§ Problem description: Below are entries to be transcribed exactly; exclude the pictures from the copy.

[START Supplied material]

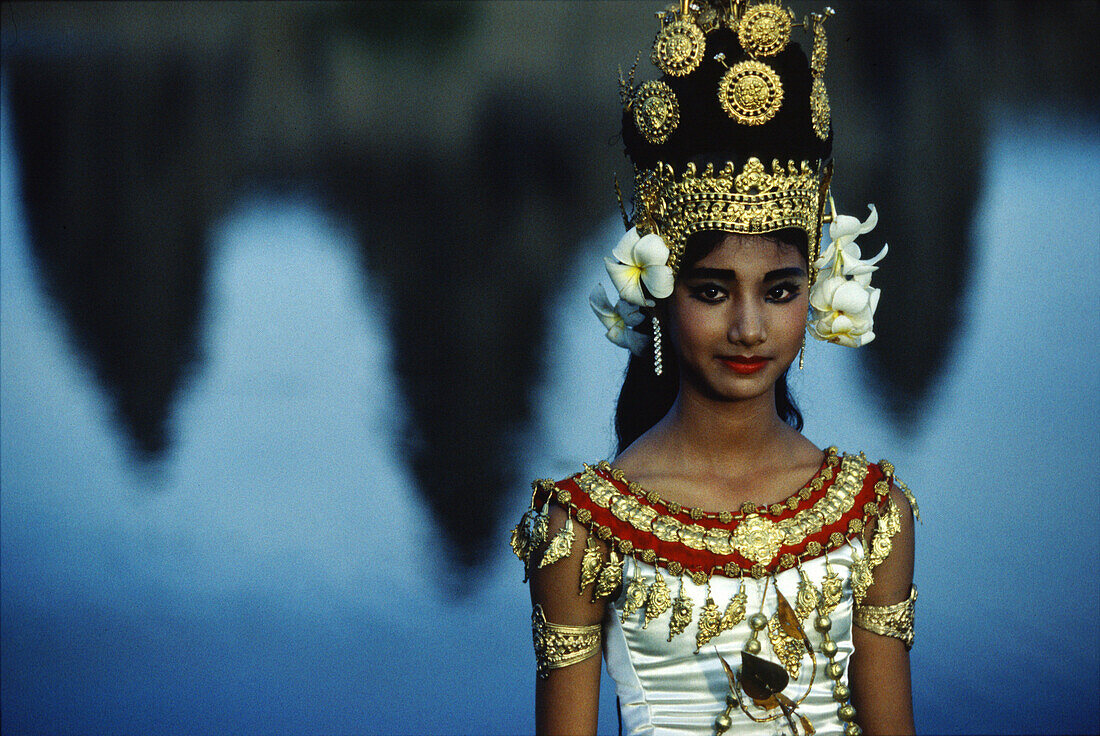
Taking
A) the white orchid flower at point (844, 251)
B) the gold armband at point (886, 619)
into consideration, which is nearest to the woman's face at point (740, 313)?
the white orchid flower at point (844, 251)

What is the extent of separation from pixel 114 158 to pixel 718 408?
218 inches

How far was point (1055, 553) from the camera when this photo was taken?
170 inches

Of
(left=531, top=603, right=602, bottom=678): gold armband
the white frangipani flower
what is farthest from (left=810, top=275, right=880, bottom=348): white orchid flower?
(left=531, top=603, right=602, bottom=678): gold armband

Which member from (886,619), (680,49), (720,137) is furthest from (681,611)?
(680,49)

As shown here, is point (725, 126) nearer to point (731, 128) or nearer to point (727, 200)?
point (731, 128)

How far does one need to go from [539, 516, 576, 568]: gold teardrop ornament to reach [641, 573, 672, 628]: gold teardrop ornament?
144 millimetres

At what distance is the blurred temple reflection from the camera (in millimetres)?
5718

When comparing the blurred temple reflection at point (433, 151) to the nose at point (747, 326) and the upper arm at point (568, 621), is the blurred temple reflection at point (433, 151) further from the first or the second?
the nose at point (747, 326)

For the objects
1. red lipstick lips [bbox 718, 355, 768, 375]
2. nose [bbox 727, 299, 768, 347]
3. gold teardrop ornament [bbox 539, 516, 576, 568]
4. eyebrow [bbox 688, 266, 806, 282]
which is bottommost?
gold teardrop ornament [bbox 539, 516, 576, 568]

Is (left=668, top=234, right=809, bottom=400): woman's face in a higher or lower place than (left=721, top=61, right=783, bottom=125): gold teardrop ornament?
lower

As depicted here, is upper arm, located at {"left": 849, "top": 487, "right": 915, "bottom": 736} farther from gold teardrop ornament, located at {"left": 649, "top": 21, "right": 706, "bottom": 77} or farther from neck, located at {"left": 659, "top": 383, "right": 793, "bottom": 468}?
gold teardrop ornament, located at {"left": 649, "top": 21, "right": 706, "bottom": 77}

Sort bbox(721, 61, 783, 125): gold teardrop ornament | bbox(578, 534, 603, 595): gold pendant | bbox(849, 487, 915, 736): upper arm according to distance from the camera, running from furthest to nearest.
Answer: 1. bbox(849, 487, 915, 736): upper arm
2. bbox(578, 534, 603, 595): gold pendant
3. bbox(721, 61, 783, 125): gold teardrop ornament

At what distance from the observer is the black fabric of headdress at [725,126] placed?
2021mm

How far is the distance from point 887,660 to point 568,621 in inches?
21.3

[END Supplied material]

§ Finished task:
Taking
A) the white orchid flower at point (844, 251)
B) the gold armband at point (886, 619)
into consideration, which is nearest to the woman's face at point (740, 313)?
the white orchid flower at point (844, 251)

What is the extent of separation from pixel 114 158 to pixel 718 408?
218 inches

How far was point (1055, 553) from the camera when this photo was taken?
170 inches

Of
(left=531, top=603, right=602, bottom=678): gold armband
the white frangipani flower
what is farthest from (left=810, top=275, right=880, bottom=348): white orchid flower?
(left=531, top=603, right=602, bottom=678): gold armband

Which member from (886,619), (680,49), (720,137) is furthest from (681,611)?
(680,49)

As shown here, is point (725, 126) nearer to point (731, 128) or nearer to point (727, 200)?
point (731, 128)

How far does one need to go from [539, 516, 576, 568]: gold teardrop ornament to reach [641, 573, 672, 628]: gold teardrop ornament?
144 millimetres

At what distance is the blurred temple reflection from the camera (in millimetres)?
5718

When comparing the blurred temple reflection at point (433, 151) to the nose at point (747, 326) and the upper arm at point (568, 621), is the blurred temple reflection at point (433, 151) further from the first or the second?
the nose at point (747, 326)

For the objects
1. red lipstick lips [bbox 718, 355, 768, 375]
2. nose [bbox 727, 299, 768, 347]
3. gold teardrop ornament [bbox 539, 516, 576, 568]
4. eyebrow [bbox 688, 266, 806, 282]
which is bottommost?
gold teardrop ornament [bbox 539, 516, 576, 568]

Is (left=668, top=234, right=809, bottom=400): woman's face in a higher or lower place than (left=721, top=61, right=783, bottom=125): gold teardrop ornament?
lower

As depicted here, is upper arm, located at {"left": 849, "top": 487, "right": 915, "bottom": 736} farther from gold teardrop ornament, located at {"left": 649, "top": 21, "right": 706, "bottom": 77} or farther from neck, located at {"left": 659, "top": 383, "right": 793, "bottom": 468}?
gold teardrop ornament, located at {"left": 649, "top": 21, "right": 706, "bottom": 77}

Sort bbox(721, 61, 783, 125): gold teardrop ornament | bbox(578, 534, 603, 595): gold pendant | bbox(849, 487, 915, 736): upper arm according to distance from the camera, running from furthest to nearest.
Answer: 1. bbox(849, 487, 915, 736): upper arm
2. bbox(578, 534, 603, 595): gold pendant
3. bbox(721, 61, 783, 125): gold teardrop ornament

At what distance from the observer is the black fabric of headdress at [725,126] placed?
2021mm

How far is the distance from point 887,660 to point 568,621 in inches?
21.3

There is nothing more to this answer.